SELECTION —
· · ·

A Blood Moon – when the Moon turns red during a total lunar eclipse. The red comes from the sunrise and sunset here on Earth, continuing out into space and lighting up the Moon.

All of Australia, plus most of Asia and the Pacific region, will be treated to this spectacular lunar event on January 31. If you miss it, don’t worry, you’ll get another total lunar eclipse on the night of July 27 and early morning hours of July 28.

Unlike a Solar eclipse, you do not need any special equipment to see a lunar eclipse and it is safe to look at with your eyes.

Speaking of solar eclipses, Tasmania and southern parts of Victoria and South Australia will be treated to a partial Solar Eclipse on July 13.

Goodbye Kepler, thanks for the Exoplanets!

The Kepler Space telescope was launched nearly nine years ago and has changed our view of the cosmos and our place in it, but its mission is coming to an end this year.

· · ·

ITEMS —
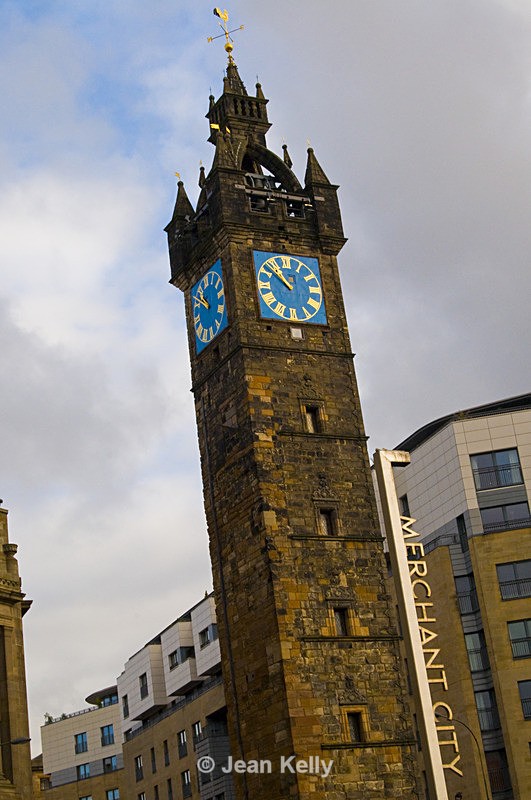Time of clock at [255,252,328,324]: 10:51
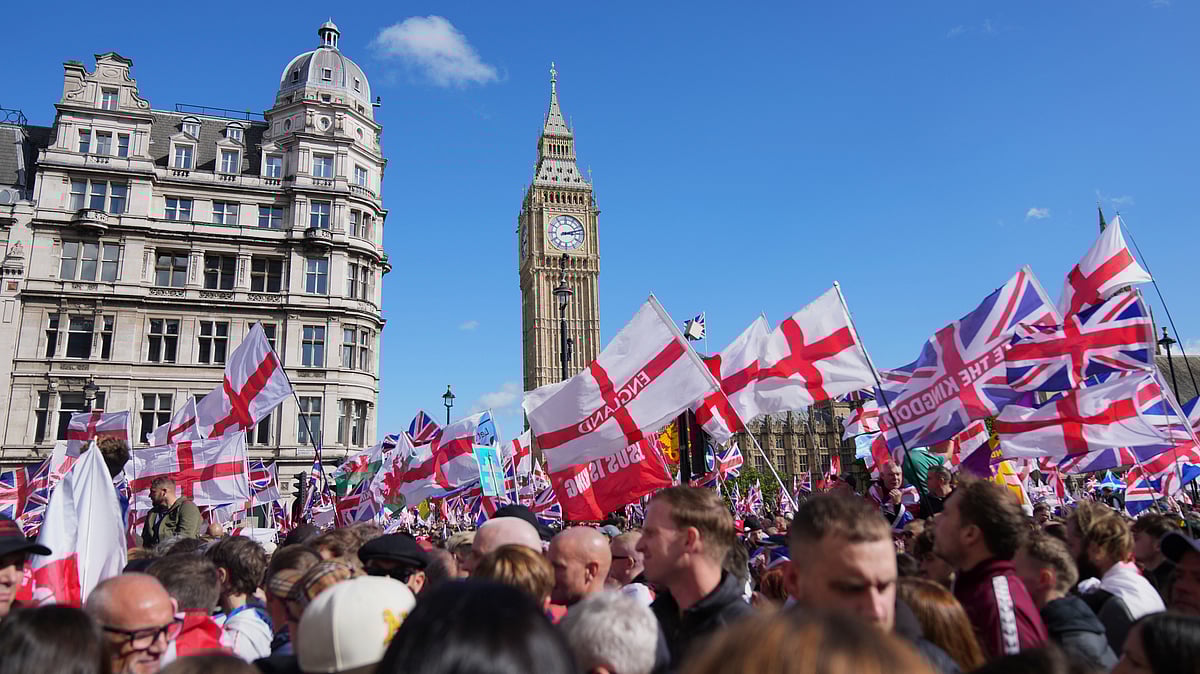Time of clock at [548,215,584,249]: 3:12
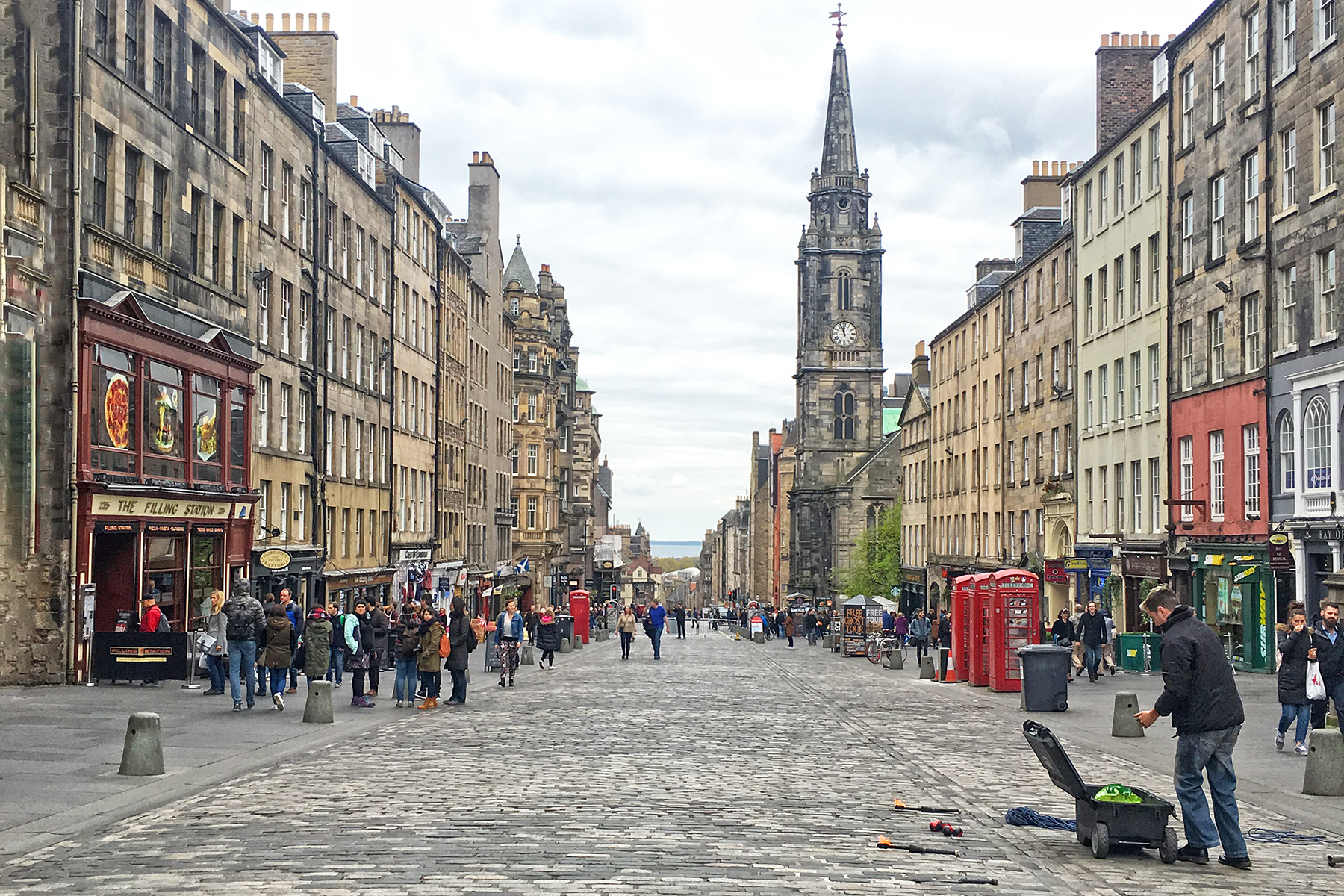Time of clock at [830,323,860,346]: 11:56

· · ·

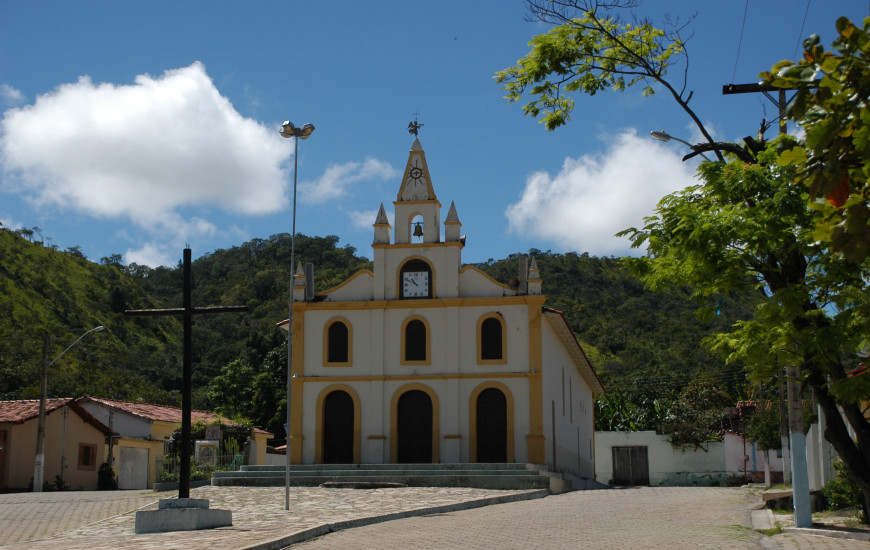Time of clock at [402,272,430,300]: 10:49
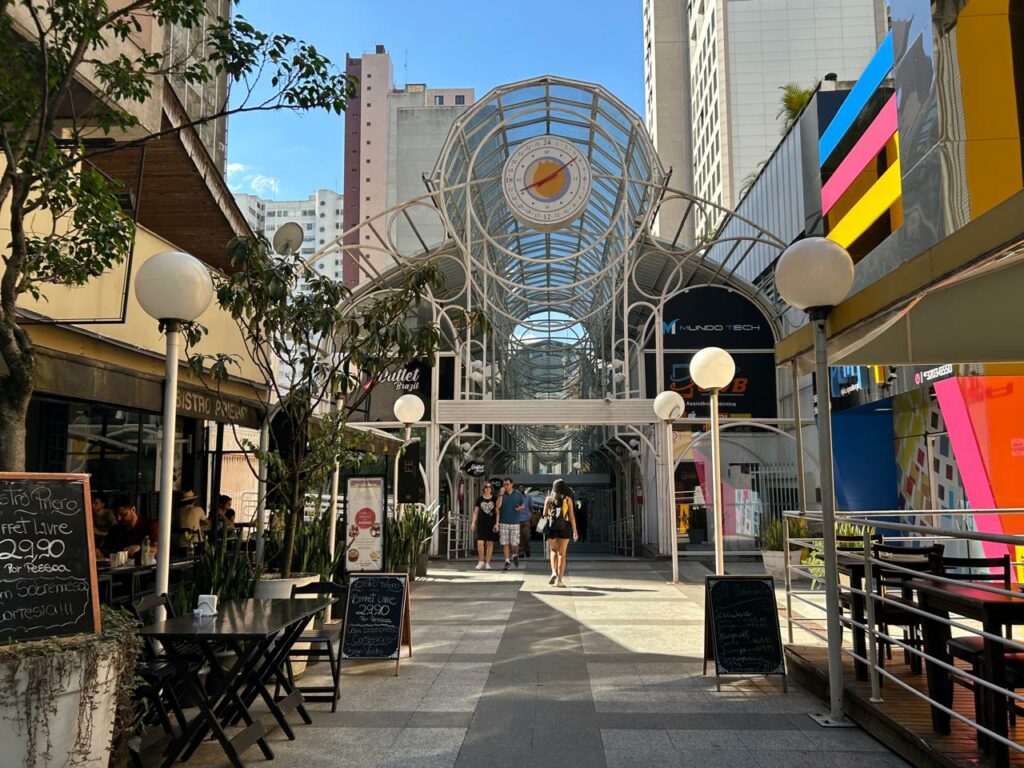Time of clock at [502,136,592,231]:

· · ·

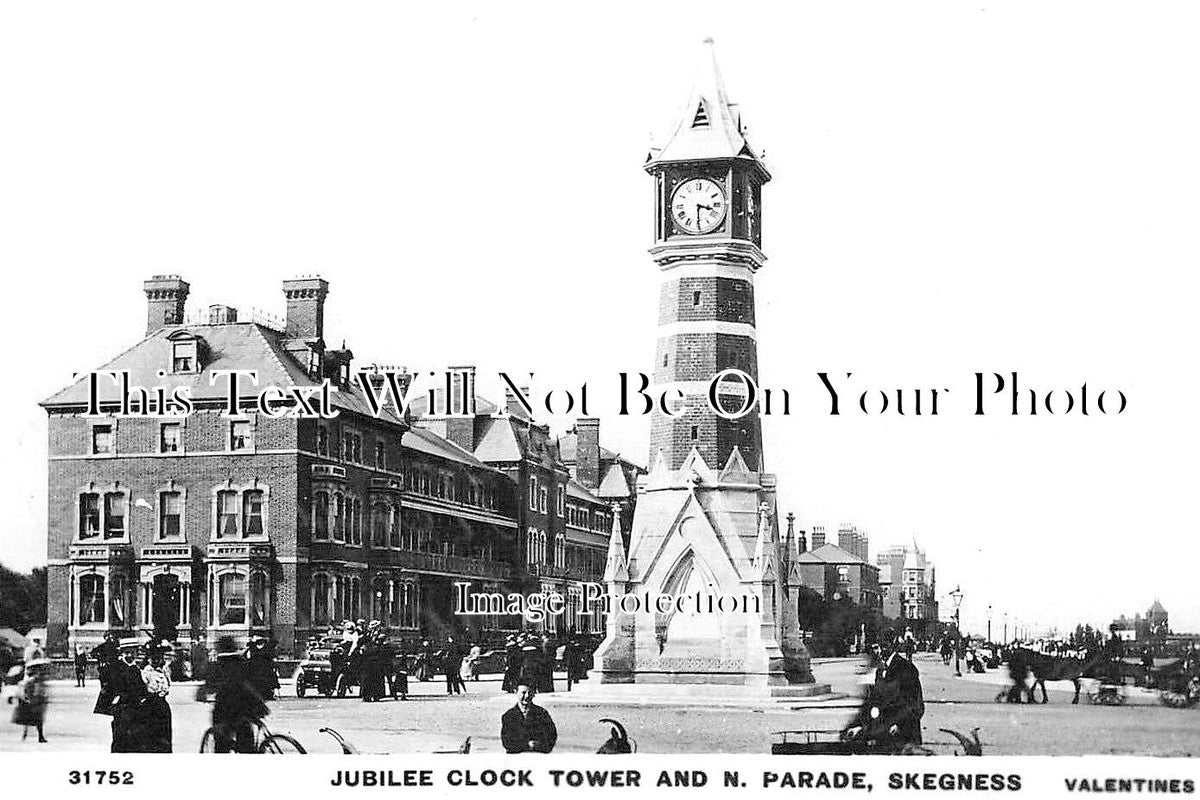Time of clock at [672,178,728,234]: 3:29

· · ·

PROMPT 1 —
Condense the paragraph of the astronomy passage that begins "All of Australia, plus most of Asia" into a single shorter sentence that keeps its main facts.
PROMPT 2 —
According to the astronomy passage, which areas will see a partial solar eclipse on July 13?
The rows are separate material from the astronomy passage.

PROBLEM SOLUTION 1 —
Australia, most of Asia and the Pacific region will see a total lunar eclipse on January 31, and another will occur on the night of July 27 into the early morning of July 28.

PROBLEM SOLUTION 2 —
Tasmania and southern parts of Victoria and South Australia.